In fact some days you may dive 3 boat dives, 3rd being on a Pantar spot, not far from the resort (like the pier closeby), but the usual fare is still 2 dives indeed.

They also cover Beang bay south of Pantar, i insisted so much two years ago that I convinced Gilles to go but the day they planned the trip I got seriously belly sick after a dive in Kalabahi. They went later on and was so good that it's now a scheduled trip on request.

Still no nitrox.
 
Dear Luko thanks for the Information as well! One moore questions. Whats about strong especially down current? ? My wife does not like them at all!
 
I don't think currents should be a worry with experienced dive resorts.
They are able to schedule dives accroding to the tides and assess the currents, so they should not lead you to currents you can't handle unless you ask them too. I've seen the inhouse instructors discouraging some of the less killed dive guests to go on certain spots, usually there are two dive groups that can evolve every day according to the divers skills and wishes, if you don't like currents you won't be taken into the currents.

This is also one of the reason why I recommend diving Alor with a land resort rather than a liveaboard that don't have the same experience as the "locals".
 
We stayed at Alor Divers for two weeks in Oct 2016.

We had two boat dives a day, the house reef could also be a drift dive with the boat dropping you off or picking you up if there was a current running. Night dives were always to and from the moored boats on the house reef.

It was certainly reef and wall oriented as the muck sites were further away from the resort. The Bacalan Pier dive was a great mix of muck and reef creatures.

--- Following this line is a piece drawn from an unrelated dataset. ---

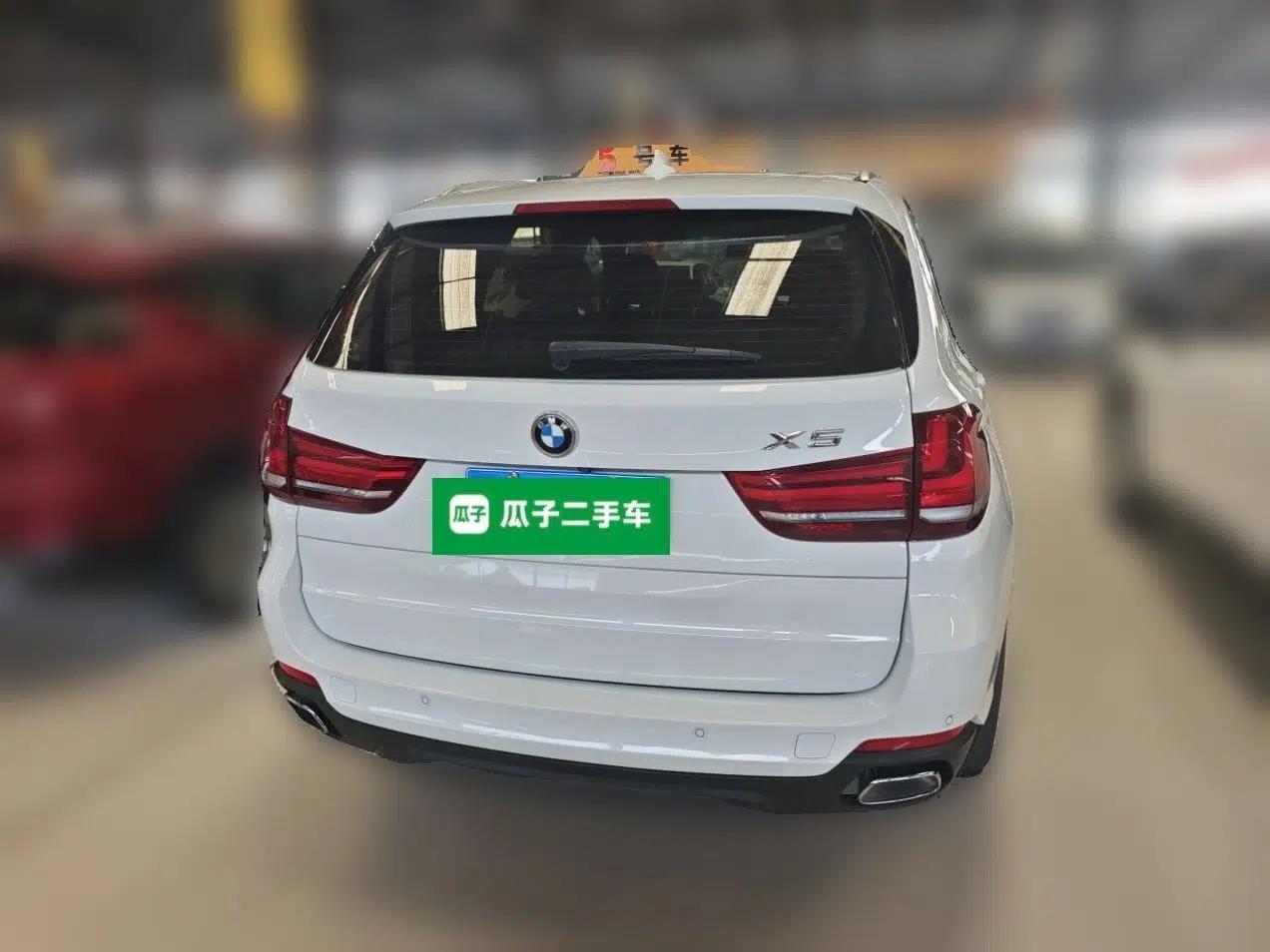 BMW X5 BMW X5 (parallel import), Middle East specification, 3.0-liter gasoline engine, automatic transmission, 5 seats, with sunroof. — миниатюра 5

We had some crazy currents but I have to say the guides got it spot on most of the time. The only time we had a dangerous down current was due to a last minute dive site change. The arrival of a big boatload of divers from Le Petit Kepa to the dive site that we were already on called for a change of plan. I have to say I stuck with the guide and he made sure that I stayed out of the washing machine that was going on around us. Two strong currents crashing into each other caused a laminar vortex at 20m. He gestured for me to move into an alcove in the reef and wait a few minutes until the strength of the current had dropped. It was interesting watching the bubbles go around and around. After a few minutes we made our way up the reef in a much more manageable current.

We really enjoyed our stay there but it was obvious that the owner's focus had shifted to his new venture (part owner of Alami Alor). A lot of guests moved back and forth between the resorts, from what we heard the newer resort was more luxurious but with two boats at Alor Divers the diving plans were a little more flexible.

Sharon




 
Sharon, thanks for sharing the nice videos. Gives me a impression and encourages me to go there next autum.
 
Dive Alor Dive is australian owned by Donovan Whitford , he really is the pionneer in diving Alor (he's the one refered by Kal Muller in the mythical Periplus book "Dive Indonesia", that we Indonesian lovers have all read at least 15 times), however they are based in Kupang and don't own a land resort in Alor but use of the hotels in Kalabahi and local boats.
They are not permentely based in Alor and operate whenever they have a group booked for Alor.

Alor Divers is based in Pantar and that's the lovely resort on a sand beach owned by French (now indonesian citizen) and Slovenian couple.
 
I was in Alor Divers back in 2012. When Giles took us to the resort, tons of dolphins greeted us. Check out the video, below.

 
No matter where you choose to stay, be sure to bring enough wetsuit and a hooded vest. Like a knucklehead, before I visited Alor I didn't pay all that much attention and froze my backside off. Completely my fault. One day I will head back with a bunch of neoprene and have a much better time.

Alor is a unique place. I stayed at La P'tite Kepa and enjoyed it. It is backpacker, but the rooms are cool at night, they have tons of beer, great sunsets, and decent food. The staff is as nice as can be. The dive boat is big and slow, but it is nice to have a toilet (cold water equals much time in the head) and space to stretch out in the sun. There ain't much else to do on Kepa, so there really is no real reason to rush around and get back to the island. Sadly, they only do two dives a day. I sure wished they did one more as afternoons are pretty chill.

Anyway, hope that helps.
 
Huge love for La Petite Kepa. The first row traditional huts are da bomb: open your eyes first thing in the morning and the view is so pretty your eyes hurt. Sometime a whale or two. One time a guy snorkelled in the house reef and he swore he saw 6 different sharks. Another time I went snorkeling and a mama shark with her two babies followed me around in the shallow reefs waiting to pounce on me and eat me. Ha. One time my eyes hurt from sunscreen so passed the dive and lay around on the boat while the crew fished. Suddenly a school of dolphins congregated to eat. Put my mask snorkel fins on and jumped in the sea and swam with the dolphins. Then looked around and boat was gone - far far away they were picking up divers. Alone, with the dolphins, in darkest blue water, the long narrow huge bay empty as far as eye can see. Sometimes the best experiences are not the dives.